Nobel prize-winning economist and NYT columnist, Paul Krugman, pronounces The Geithner Plan economic "hocus pocus" and dead on arrival.

Why is this good news?

For all his erudition and acclaim, Krugman is too often a pompous and grandiloquent fool. And history, possessing a keen sense of irony, tends to seek out the most bombastic and definitive statements for singular embarrassment.

In short, Krugman is salivating at the possibility of a failure so huge that the only solution is complete government control (and I suspect he would also relish a turn running Treasury). But a successful private-public partnership does not further his agenda for nationalized banking and a planned economy.

This is not the first time Krugman has let his preferences get in the way of his judgment. He possesses a track record for pronouncements of doom that turned out to be nothing more than wishful thinking.

Krugman on the SURGE in Iraq (September 2007):

The smart money, then, knows that the surge has failed, that the war is lost, and that Iraq is going the way of Yugoslavia. And I suspect that most people in the Bush administration maybe even Mr. Bush himself know this, too.

The Financial Crisis is Barack Obama's Iraq.

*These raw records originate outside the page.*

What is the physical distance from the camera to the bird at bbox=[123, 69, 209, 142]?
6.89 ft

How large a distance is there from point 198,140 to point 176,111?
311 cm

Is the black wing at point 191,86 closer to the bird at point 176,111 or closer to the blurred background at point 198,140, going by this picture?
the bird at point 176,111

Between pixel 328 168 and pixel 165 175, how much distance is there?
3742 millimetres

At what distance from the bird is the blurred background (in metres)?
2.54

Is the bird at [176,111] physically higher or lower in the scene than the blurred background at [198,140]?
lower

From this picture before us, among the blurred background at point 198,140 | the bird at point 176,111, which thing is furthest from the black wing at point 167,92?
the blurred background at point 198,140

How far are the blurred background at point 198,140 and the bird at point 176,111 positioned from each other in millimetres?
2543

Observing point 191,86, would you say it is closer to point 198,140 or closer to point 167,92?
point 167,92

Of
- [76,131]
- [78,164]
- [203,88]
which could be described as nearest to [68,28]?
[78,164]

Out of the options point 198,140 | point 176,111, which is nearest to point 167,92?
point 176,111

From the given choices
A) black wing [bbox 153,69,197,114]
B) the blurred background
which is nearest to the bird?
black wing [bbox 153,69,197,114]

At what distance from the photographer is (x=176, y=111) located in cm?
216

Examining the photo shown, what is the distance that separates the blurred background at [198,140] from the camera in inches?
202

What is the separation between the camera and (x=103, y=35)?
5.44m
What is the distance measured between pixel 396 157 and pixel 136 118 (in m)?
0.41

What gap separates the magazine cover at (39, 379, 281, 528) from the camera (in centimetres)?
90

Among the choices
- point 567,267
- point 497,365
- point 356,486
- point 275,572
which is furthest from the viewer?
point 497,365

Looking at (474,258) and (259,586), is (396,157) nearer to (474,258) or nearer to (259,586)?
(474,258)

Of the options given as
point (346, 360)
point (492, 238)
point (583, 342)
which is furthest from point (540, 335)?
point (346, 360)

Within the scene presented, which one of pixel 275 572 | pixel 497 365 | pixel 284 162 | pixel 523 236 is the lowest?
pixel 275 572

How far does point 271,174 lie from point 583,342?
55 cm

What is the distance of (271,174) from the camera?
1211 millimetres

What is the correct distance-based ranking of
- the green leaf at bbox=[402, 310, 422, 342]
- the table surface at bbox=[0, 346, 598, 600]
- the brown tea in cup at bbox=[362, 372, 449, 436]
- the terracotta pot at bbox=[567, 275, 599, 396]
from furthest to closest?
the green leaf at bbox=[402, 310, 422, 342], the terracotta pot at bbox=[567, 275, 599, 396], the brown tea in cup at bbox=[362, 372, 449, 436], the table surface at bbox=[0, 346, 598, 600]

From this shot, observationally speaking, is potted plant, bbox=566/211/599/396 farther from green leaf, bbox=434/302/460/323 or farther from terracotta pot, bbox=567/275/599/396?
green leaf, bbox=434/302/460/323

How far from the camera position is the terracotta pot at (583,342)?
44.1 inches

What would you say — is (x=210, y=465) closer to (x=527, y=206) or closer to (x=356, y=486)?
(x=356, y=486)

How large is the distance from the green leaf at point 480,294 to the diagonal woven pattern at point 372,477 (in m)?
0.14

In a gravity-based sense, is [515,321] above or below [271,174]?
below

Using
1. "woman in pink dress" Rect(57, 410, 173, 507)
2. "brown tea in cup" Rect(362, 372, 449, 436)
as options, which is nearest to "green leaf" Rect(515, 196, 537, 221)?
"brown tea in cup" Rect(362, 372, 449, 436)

Just as President Bush understood that Iraq (once engaged) was the one potential threat that could fundamentally alter American hegemony in the world, President Obama needs to understand that the potential Financial Meltdown possesses the same destructive capacity.

Just as the surge had to work to save us all, the Geithner Plan has the same scent of absolute necessity (and desperation).

I hope the "Krug" is just as wrong now as he was then.